I also think is important to read stories to a child, even when they may not understand all the words or concepts being mentioned. Settling down for some quiet time with a book is a good habit to form early and the rhythm and tone of your voice along with the pictures in the book will keep interest for a start.
I have no doubt that my baby will be surrounded by books. They WILL see books as presents, as things to be treasured and valued and to be shared. I still have many of the books I received as a child and there are many favourites which I now share with my students, I look forward to sharing them with my own child.

 Animalia Where Is The Green Sheep? My Cat Likes To Hide In Boxes



I have two very clear images when I think of life with baby: one of me sitting in a chair with baby on my lap reading a book, I think it is a book of traditional stories or an old favourite of mine. The other is of my husband, lying on the bed next to the child, snuggled up close, reading a bed time story. It’s a funny book, about soccer or something that they both love and the child is in awe of the page, staring at what daddy is reading, while daddy is in awe of the child and this wonderful person that we have made together.

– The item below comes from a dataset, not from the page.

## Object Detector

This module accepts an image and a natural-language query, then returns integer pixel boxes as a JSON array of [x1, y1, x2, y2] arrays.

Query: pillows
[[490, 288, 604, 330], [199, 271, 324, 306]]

Why Haven't You Had A Baby Yet?

After being married for almost four years, I am used to hearing this question. I have heard it from my mum, my grandmother, friends and co-workers. The one person I didn't expect to hear it from was my hubby.

During a recent 4 hour road trip we started talking about babies, this seems to happen a lot lately! A lot of the pressure we are feeling at the moment comes from the fact that we met later in life, so while our much younger cousins are getting engaged any buying their first homes, we are still living in a rented home. Added to this, we have only been living in Australia for two years, so still settling in to some extent. A lot of our savings were used on Visas and relocation, first mine to the UK then hubby's to Australia. So we feel a little behind in this respect.

When we first started talking about family, we always said that we would buy a house first, to have our family settled. I would guess this comes from being raised in families who moved quite a lot. Recently my Doctor keeps referring back to this, saying, "You can buy a house at any age, but the same can't be said for starting a family." So my age is adding further pressure.

It is becoming more obvious to us that I really want a baby, and soon because of my age, but that hubby is worried about the long term consequences of 'rushing' the decision. During our road trip, having gone over all these factors again, he blurted out in frustration, "Why haven't you had a baby yet?"

I was a little shocked and asked him what he meant, should I have tricked him into it before now? But no, he wanted to know why I hadn't had a baby in my 20s like everyone else? That got me again! I was single then, I didn't want to do that on my own, and it wasn't a priority. Hubby was at pains to point out that a lot of the people we know having babies in their 20s are single, so how was that different? I was a little hurt that he would even suggest something like that, as if he didn't know my values or morals at all.


I guess it was an overreaction to an emotional conversation, but I followed it through. If I had already had a baby, with someone else, we probably wouldn't have met and married. If I had a baby as a single mother, he wouldn't have been interested in dating me, let alone marrying me! 

Have you ever faced this question from someone you didn't expect? How do you answer the question from well-meaning friends or relations when it gets too much?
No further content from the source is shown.